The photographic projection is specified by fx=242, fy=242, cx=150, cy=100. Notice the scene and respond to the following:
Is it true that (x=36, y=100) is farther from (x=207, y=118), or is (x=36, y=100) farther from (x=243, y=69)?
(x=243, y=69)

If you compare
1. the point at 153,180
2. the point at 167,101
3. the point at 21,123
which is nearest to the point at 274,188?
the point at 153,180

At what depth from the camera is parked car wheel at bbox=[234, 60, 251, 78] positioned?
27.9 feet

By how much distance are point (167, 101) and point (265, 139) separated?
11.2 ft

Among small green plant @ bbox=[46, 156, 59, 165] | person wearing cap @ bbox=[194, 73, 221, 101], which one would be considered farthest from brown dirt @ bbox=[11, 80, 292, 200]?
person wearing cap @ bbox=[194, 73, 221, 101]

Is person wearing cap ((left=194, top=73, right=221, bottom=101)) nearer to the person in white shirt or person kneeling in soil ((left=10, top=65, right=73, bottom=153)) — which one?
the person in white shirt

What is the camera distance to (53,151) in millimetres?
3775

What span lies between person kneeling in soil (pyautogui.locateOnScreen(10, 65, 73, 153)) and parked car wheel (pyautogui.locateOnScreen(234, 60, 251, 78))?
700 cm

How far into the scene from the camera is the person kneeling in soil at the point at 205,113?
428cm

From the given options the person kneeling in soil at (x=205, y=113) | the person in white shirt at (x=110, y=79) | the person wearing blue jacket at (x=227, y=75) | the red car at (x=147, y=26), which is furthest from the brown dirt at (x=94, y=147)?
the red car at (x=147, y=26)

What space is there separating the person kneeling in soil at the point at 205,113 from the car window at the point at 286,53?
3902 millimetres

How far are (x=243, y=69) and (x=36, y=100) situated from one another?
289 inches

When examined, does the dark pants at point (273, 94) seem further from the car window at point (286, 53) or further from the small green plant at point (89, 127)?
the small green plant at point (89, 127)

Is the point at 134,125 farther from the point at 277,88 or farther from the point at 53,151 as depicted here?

*****

◆ **TASK DIRECTIONS**:
Can you copy all of the rows above back out word for word, with nothing added or left out?

◆ **IN RESPONSE**:
The photographic projection is specified by fx=242, fy=242, cx=150, cy=100. Notice the scene and respond to the following:
Is it true that (x=36, y=100) is farther from (x=207, y=118), or is (x=36, y=100) farther from (x=243, y=69)?
(x=243, y=69)

If you compare
1. the point at 153,180
2. the point at 167,101
3. the point at 21,123
which is nearest to the point at 274,188?
the point at 153,180

At what depth from the camera is parked car wheel at bbox=[234, 60, 251, 78] positioned?
27.9 feet

By how much distance are point (167, 101) and point (265, 139) separated?
11.2 ft

Among small green plant @ bbox=[46, 156, 59, 165] | person wearing cap @ bbox=[194, 73, 221, 101], which one would be considered farthest from brown dirt @ bbox=[11, 80, 292, 200]?
person wearing cap @ bbox=[194, 73, 221, 101]

Is person wearing cap ((left=194, top=73, right=221, bottom=101)) nearer to the person in white shirt or person kneeling in soil ((left=10, top=65, right=73, bottom=153)) — which one?
the person in white shirt

What is the camera distance to (53,151) in millimetres?
3775

What span lies between person kneeling in soil (pyautogui.locateOnScreen(10, 65, 73, 153)) and parked car wheel (pyautogui.locateOnScreen(234, 60, 251, 78))?
700 cm

How far into the scene from the camera is the person kneeling in soil at the point at 205,113?
428cm

From the given options the person kneeling in soil at (x=205, y=113) | the person in white shirt at (x=110, y=79) | the person wearing blue jacket at (x=227, y=75) | the red car at (x=147, y=26), which is furthest from the brown dirt at (x=94, y=147)?
the red car at (x=147, y=26)

What space is there separating the person kneeling in soil at the point at 205,113 from the car window at the point at 286,53?
3902 millimetres

How far are (x=243, y=69) and (x=36, y=100) situated from one another?
289 inches

When examined, does the dark pants at point (273, 94) seem further from the car window at point (286, 53) or further from the small green plant at point (89, 127)?
the small green plant at point (89, 127)

Is the point at 134,125 farther from the point at 277,88 or farther from the point at 53,151 as depicted here?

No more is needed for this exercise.